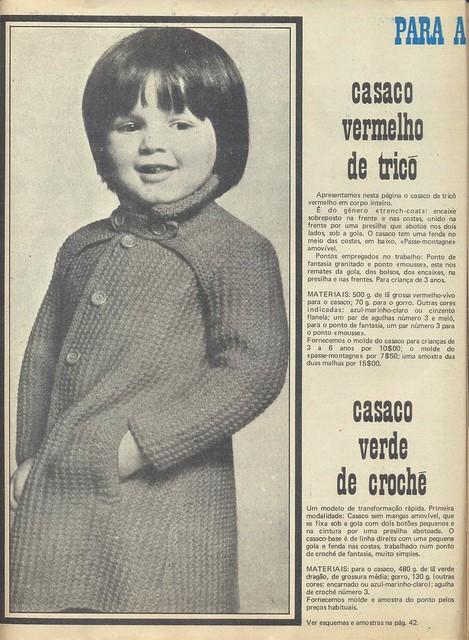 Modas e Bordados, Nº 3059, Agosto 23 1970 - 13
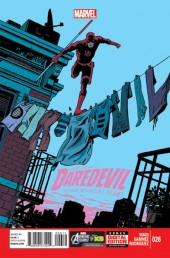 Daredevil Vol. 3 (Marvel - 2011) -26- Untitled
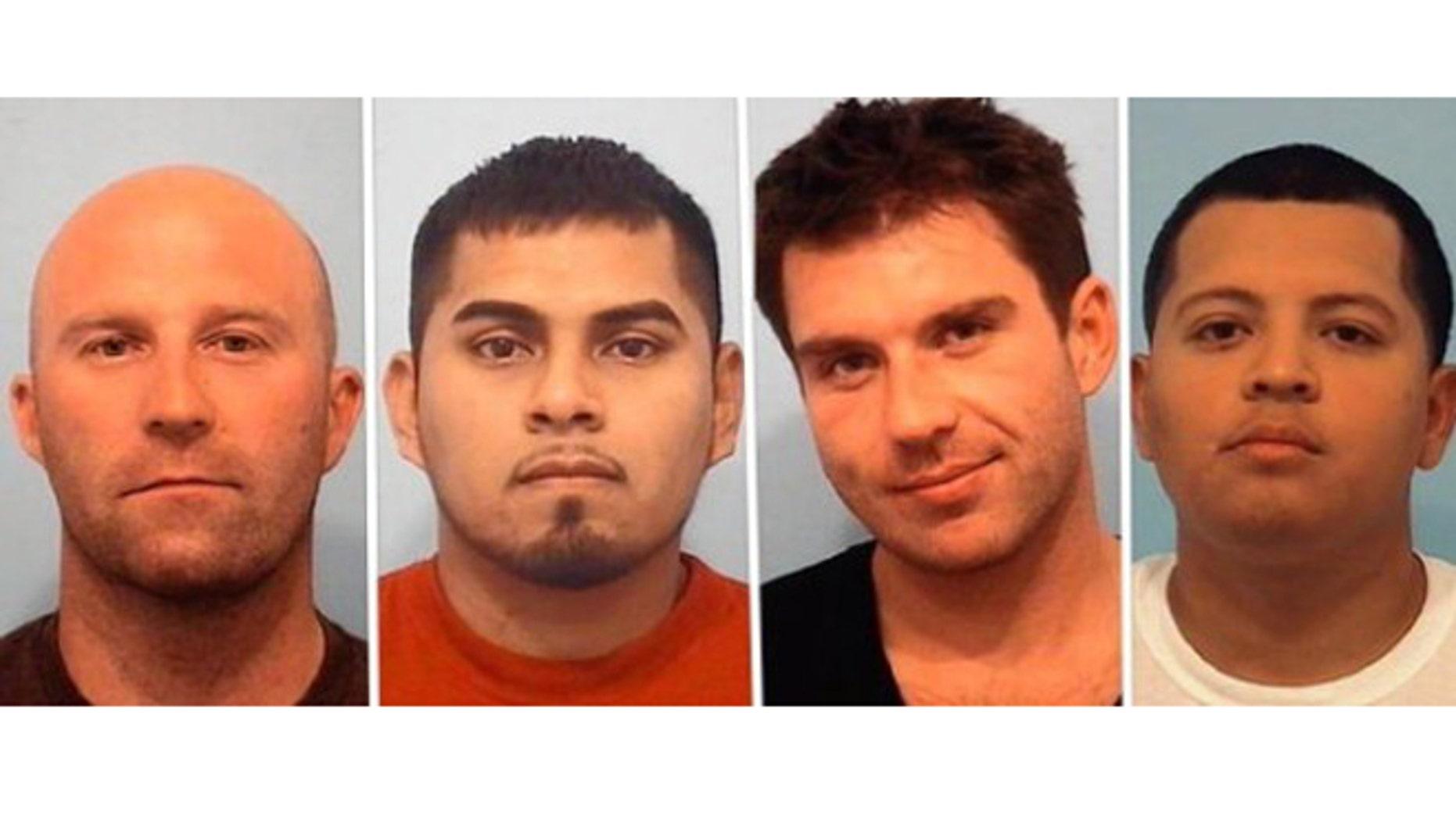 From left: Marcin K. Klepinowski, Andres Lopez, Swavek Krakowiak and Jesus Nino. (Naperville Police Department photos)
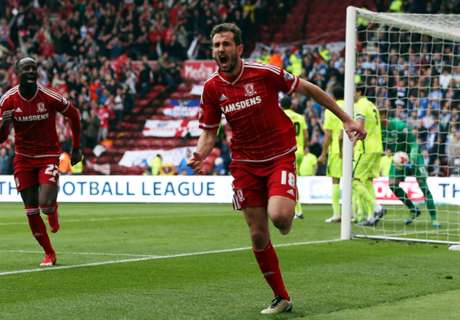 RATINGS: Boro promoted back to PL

Directions for this task → Where the material above includes pictures, omit them and retype everything else exactly.

Solution to this problem →
 Modas e Bordados, Nº 3059, Agosto 23 1970 - 13
 Daredevil Vol. 3 (Marvel - 2011) -26- Untitled
 From left: Marcin K. Klepinowski, Andres Lopez, Swavek Krakowiak and Jesus Nino. (Naperville Police Department photos)
 RATINGS: Boro promoted back to PL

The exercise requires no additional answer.